Our functional data are analogous to the previous experiments in yeast illuminating the consequences of loss of Oct1 activity. Previously it has been demonstrated that the deletion of the yeast homolog of MIPEP, Oct1, disrupted iron-sulfur (FeS), Cox4, and ornithine transcarbamoylase (OTC) protein maturation. Conversely, the reintroduction of Oct1 into the yeast led to the resumption of FeS, Cox4, and OTC protein processing [39]. Furthermore, the biochemical and metabolic consequences of Oct1 deletion include a significant reduction in NADH dehydrogenase activity and succinate dehydrogenase activity that has been explained by a partial loss of mitochondrial respiratory component function [39]. Subsequent experiments in a yeast experimental model revealed other functions of Oct1, including its role in processing of mitochondrial proteins involved in regulation of mtDNA replication [39, 40]. The biochemical evaluations of Oct1 in yeast have shed light on its protein structure, revealing a zinc-binding domain involved in its cleavage activity.

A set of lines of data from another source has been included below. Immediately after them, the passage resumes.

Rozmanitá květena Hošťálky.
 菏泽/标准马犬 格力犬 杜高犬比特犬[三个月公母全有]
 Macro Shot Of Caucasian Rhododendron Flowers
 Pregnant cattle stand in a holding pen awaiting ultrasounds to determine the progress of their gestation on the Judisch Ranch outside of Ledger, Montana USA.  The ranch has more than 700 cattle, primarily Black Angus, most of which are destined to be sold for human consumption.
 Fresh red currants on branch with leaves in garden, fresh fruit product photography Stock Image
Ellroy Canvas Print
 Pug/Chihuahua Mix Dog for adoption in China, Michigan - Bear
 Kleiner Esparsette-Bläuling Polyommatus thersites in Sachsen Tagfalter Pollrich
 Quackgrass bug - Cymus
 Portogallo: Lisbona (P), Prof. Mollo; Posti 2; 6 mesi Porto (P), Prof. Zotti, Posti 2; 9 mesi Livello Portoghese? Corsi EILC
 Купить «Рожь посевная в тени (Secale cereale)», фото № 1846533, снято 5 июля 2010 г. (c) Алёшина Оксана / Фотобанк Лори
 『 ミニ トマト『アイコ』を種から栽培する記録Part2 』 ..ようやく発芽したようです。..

Mutations in the zinc-binding domain disrupt the Oct1 catalytic activity; four mutations in the zinc-binding domain, including p.H558R, p.E559D, p.H565R, and p.E587D, caused global loss of Oct1 activity in yeast [41].

Recessive mutations in XPNPEP3 (MIM 613159) have been reported to cause nephronophthisis-like nephropathy 1 (NPHPL1) [42]. Mutations in the alpha subunit of MPP, encoded by PMPCA (MIM 213200), have been recently identified to cause an autosomal recessive form of non-progressive cerebellar ataxia [43]. Copy number variations and SNVs have been reported to alter the inner mitochondrial membrane peptidase subunit 2 encoded by IMMP2L, causing neurodevelopmental disorders and age-associated neurodegeneration, respectively [44, 45]. Our identification of pathogenic variants in MIPEP in patients with LVNC and neurologic abnormalities illustrates the fundamental role of presequence proteases in mitochondrial protein processing and function and their contribution to human disease.

Conclusions

Our study reveals the first link between SNVs in the gene of the mitochondrial intermediate peptidase MIPEP and severe forms of LVNC. Phenotypic evaluation following the identification of biallelic MIPEP variants in four patients identified a shared and rare syndrome of LVNC, DD, seizures, hypotonia, cataracts, and infantile/early childhood death. Experimental data in yeast support the pathogenicity of these variants and indicates that the mechanism of action is loss of function of MIP. The identification and description of the patients’ genotype and phenotype together with functional biochemical analysis provide insights into the consequences of MIP dysfunction. Identification of this severe, early-onset condition expands the phenotypic spectrum associated with loss of mitochondrial presequence protease function to include cardiomyopathy and neurologic impairment.